I'm not writing this for Pauline Hanson. Peddling anti-immigration and anti-Muslim views are her schtick, and she does it well enough to be elected to the Senate 20 years after her first go in federal parliament and some pretty thorough Labor and Liberal campaigns to neutralise her as an opponent.
She's not going to change what works so well for her politically, truth be damned (although I am sure she absolutely believes what she says).
Nor am I writing it for her most avid supporters, like the Party for Freedom members who frightened the wits out of some Gosford Anglican churchgoers in August, after storming their service dressed up as scary Muslim foreigners complete with prayer-mats and Arabic prayers blasting from a loudspeaker. Theirs is a wilful hatred and ignorance unamenable to rational argument.
Instead, I am writing this for ordinary Australians. The ones who probably don't know any Muslims; despite Hanson's alarmist prophecy of Islam's follower's 'swamping' Australia, they are only two per cent of the population.
So, this is my message to you, as an Australian Muslim, albeit one who actually did go back to where she came from (well ... my great-great-grandparents at any rate), that bastion of Islamicity: Ireland. Muslims are not scary bogeymen, they are normal people trying to get on with their lives despite being the subject of intense media and political speculation every time something horrible happens overseas.
Like everyone else, they want to make a few bucks and provide something better for their kids. Most are not intensely religious — Fethi Mansouri from Deakin University did one of the few surveys of religiosity and found Muslims have about the same levels as other Aussies — and even the ones that are, generally use their faith as a source to help them be better Australian citizens. I should know, I spent years gaining a doctorate through studying Australian Muslims and what they think about living in the sunburnt country.

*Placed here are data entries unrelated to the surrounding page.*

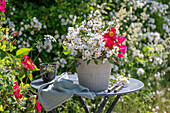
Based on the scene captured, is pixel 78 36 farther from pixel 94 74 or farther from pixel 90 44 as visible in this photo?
pixel 94 74

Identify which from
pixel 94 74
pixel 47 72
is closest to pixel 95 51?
pixel 94 74

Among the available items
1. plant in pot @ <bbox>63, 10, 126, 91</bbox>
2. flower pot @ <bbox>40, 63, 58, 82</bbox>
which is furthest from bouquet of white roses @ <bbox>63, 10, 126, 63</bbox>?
flower pot @ <bbox>40, 63, 58, 82</bbox>

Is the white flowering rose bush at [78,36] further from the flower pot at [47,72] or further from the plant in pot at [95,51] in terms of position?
the flower pot at [47,72]

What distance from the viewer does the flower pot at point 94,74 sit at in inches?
62.7

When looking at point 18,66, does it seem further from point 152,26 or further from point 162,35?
point 162,35

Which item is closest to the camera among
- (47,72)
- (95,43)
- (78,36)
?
(95,43)

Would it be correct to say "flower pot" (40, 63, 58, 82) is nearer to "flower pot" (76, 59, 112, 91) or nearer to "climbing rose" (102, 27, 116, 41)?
"flower pot" (76, 59, 112, 91)

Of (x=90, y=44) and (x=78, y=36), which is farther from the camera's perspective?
(x=78, y=36)

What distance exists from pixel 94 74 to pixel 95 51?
17 cm

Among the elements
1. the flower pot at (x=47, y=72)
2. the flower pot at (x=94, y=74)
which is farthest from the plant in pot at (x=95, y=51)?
the flower pot at (x=47, y=72)

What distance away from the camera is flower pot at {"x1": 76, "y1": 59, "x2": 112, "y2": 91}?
5.22 ft

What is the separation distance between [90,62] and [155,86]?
2.00 metres

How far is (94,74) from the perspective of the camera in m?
1.60

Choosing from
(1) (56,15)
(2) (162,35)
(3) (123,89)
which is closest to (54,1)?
(1) (56,15)
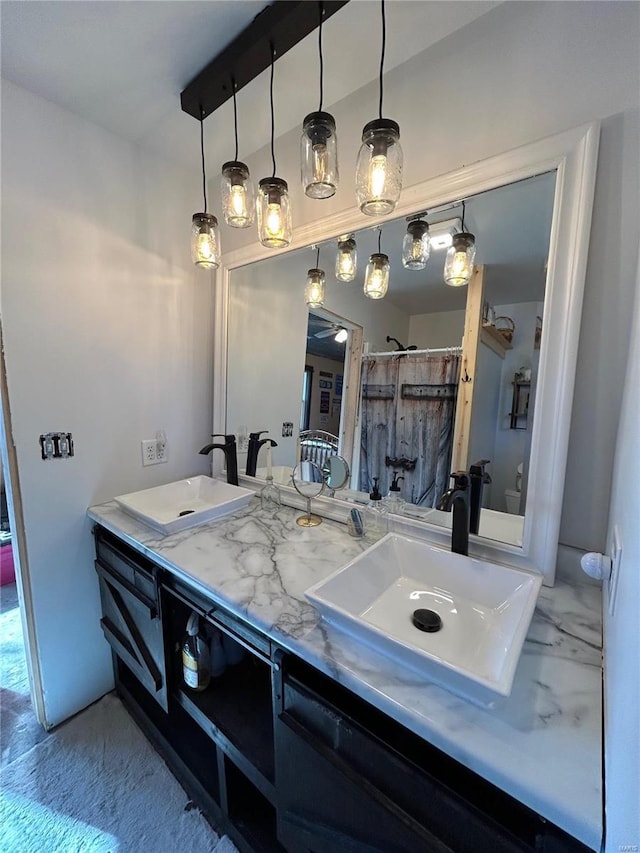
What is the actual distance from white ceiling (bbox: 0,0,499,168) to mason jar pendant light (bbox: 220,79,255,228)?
0.50 ft

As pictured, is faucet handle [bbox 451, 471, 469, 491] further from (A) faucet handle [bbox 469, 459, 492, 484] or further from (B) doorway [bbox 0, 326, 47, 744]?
(B) doorway [bbox 0, 326, 47, 744]

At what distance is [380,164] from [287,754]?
1403 mm

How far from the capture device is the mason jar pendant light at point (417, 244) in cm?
106

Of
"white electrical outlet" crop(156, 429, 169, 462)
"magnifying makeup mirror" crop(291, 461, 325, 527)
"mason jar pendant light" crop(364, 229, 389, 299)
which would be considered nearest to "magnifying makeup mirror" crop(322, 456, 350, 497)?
"magnifying makeup mirror" crop(291, 461, 325, 527)

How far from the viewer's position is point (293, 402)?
4.99 feet

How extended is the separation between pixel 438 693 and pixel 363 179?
113cm

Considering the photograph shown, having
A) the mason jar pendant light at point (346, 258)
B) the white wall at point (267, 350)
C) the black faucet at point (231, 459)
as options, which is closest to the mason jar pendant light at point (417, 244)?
the mason jar pendant light at point (346, 258)

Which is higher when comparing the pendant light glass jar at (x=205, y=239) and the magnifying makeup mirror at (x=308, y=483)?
the pendant light glass jar at (x=205, y=239)

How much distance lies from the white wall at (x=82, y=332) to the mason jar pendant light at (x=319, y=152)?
0.93 meters

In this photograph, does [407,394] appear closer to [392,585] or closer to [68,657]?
[392,585]

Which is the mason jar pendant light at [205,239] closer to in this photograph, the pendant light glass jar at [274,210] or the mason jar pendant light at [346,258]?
the pendant light glass jar at [274,210]

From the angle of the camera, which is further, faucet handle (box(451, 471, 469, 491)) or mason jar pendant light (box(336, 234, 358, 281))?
mason jar pendant light (box(336, 234, 358, 281))

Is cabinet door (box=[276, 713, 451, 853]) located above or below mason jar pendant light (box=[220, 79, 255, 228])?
below

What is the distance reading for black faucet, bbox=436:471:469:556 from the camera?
91cm
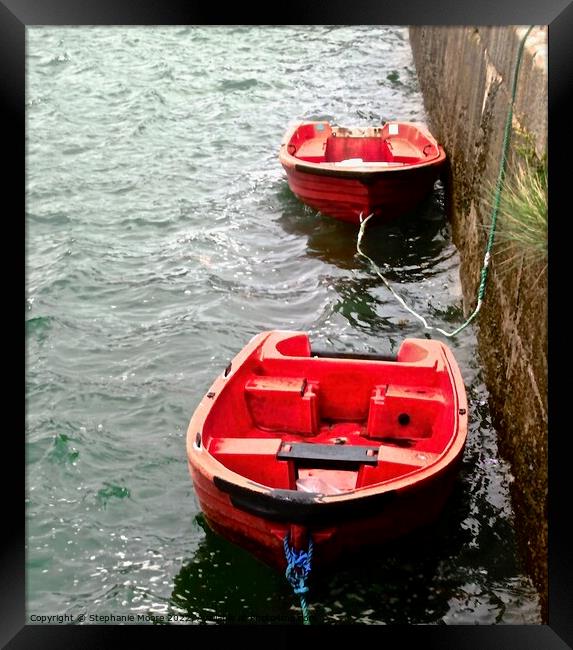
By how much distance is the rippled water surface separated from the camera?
477 cm

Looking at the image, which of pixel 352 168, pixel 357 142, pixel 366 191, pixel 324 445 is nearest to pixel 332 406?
pixel 324 445

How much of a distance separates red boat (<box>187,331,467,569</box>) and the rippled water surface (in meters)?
0.35

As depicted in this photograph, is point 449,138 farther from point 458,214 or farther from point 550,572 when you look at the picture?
point 550,572

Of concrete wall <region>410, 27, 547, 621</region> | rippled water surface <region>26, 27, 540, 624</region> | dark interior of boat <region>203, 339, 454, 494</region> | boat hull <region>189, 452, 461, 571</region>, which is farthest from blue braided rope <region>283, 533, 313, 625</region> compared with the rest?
concrete wall <region>410, 27, 547, 621</region>

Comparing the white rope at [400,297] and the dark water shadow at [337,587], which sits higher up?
the white rope at [400,297]

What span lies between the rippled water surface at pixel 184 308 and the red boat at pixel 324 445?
350 mm

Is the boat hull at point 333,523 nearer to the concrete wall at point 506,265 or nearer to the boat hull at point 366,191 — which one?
the concrete wall at point 506,265

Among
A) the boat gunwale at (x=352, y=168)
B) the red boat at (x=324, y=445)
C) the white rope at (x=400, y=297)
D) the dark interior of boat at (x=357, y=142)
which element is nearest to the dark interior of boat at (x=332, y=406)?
the red boat at (x=324, y=445)

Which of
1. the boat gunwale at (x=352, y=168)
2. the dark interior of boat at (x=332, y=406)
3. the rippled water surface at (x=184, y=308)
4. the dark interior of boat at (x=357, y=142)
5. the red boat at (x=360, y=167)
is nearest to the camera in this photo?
the rippled water surface at (x=184, y=308)

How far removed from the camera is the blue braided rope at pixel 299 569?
4.35m

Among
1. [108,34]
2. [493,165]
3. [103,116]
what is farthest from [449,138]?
[108,34]

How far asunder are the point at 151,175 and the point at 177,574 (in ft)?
21.1

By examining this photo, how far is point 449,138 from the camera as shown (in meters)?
9.36

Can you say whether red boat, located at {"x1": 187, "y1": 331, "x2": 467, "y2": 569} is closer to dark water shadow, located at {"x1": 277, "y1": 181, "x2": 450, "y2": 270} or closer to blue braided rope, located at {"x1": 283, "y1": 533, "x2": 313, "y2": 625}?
blue braided rope, located at {"x1": 283, "y1": 533, "x2": 313, "y2": 625}
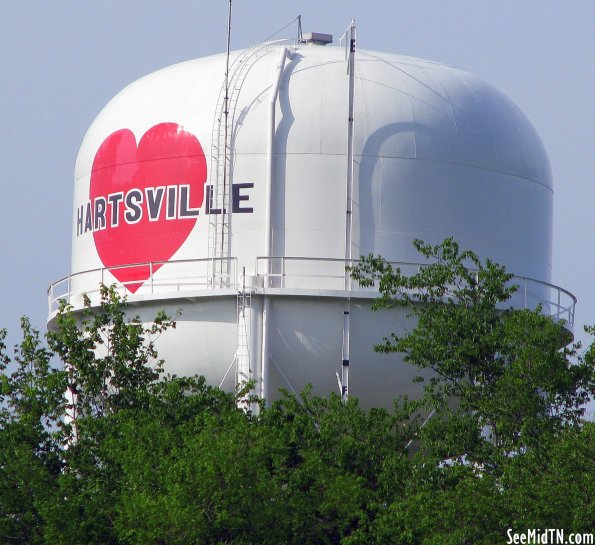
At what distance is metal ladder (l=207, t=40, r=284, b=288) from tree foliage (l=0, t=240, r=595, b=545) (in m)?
1.36

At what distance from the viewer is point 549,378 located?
91.2 feet

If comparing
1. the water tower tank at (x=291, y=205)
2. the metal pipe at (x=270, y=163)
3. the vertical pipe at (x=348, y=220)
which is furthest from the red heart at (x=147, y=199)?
the vertical pipe at (x=348, y=220)

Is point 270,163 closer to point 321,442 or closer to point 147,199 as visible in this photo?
point 147,199

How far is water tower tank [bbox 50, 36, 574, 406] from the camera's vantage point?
2931 centimetres

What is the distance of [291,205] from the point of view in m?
29.7

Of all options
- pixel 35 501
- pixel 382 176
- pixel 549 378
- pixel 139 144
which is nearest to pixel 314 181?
pixel 382 176

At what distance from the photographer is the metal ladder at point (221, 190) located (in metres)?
29.7

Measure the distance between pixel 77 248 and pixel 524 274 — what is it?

But perhaps the most dangerous part of Hanson's tirade is not her call to ban halal certification, burqas or building new mosques and schools. It is not her ludicrous insinuation that sick Aussies can't get healthcare partly because of polygamous Muslims having too many children. Nor is it her invoking the tired old anti-Lebanese cliché of no-go areas and crime rackets, nor the totally discredited idea that we are behind bans on Christmas carols and hospital Bibles.
All of these have been debunked in the past, and a quick Google Scholar search will provide page upon page of links to genuine research conducted by actual social scientists with factual evidence to support the relatively positive state of the Australian Muslim community despite the levels of prejudice and discrimination they face in their everyday lives as well as in gaining access to employment and housing, and a fair suck of the sauce bottle in media representation.
"There is an ongoing battle over who gets to speak on Islam's behalf, and Hanson has served up a big dish of legitimacy to the small minority of extremists, by speaking as if theirs were the only Islam game in town."
The most egregious part of Hanson's speech this week is how she talks about Islam. 'Islam sees itself as a theocracy,' she said, as if Islam were a real, live person walking about muttering 'down with democracy'. Whether you believe God is behind it or not, Islam has to be interpreted by human beings to become an actual lived experience.
There is no Islam we can lock up in jail for being a nasty-pasty anti-freedom and ham-sandwich-hating demagogue. Instead, there is an ongoing battle over who gets to speak on its behalf, and Pauline Hanson has just served up a big dish of legitimacy to the small minority of fundamentalist extremists, by speaking as if theirs were the only Islam game in town.
Yes, there are a few nutcases who don't believe in democracy and who hate Australian society, Ibrahim Siddiq Colon and Rabiah Hutchinson spring to mind, neither of them immigrants, by the way, but they are few and far between and their views are given hugely disproportionate media attention. Invisible to Hanson and her ilk are the hundreds of thousands of Aussies whose understanding of Islam allows them to enjoy and promote the separation of religion and state, live happily and peacefully alongside their non-Muslim neighbours, and have no long-term plans to impose their beliefs on anyone. Why should anyone delegitimise their Islam? Pauline Hanson may do it for the votes, but if we listen to her and follow her suggestions, we run the risk of destroying the very social cohesion she mistakenly thinks is threatened by multiculturalism. Unlike Hanson, I say long live the kaleidoscope that is modern-day Australian diversity: it's great mate!
Dr Rachel Woodlock is an expat Australian academic and writer living in Ireland.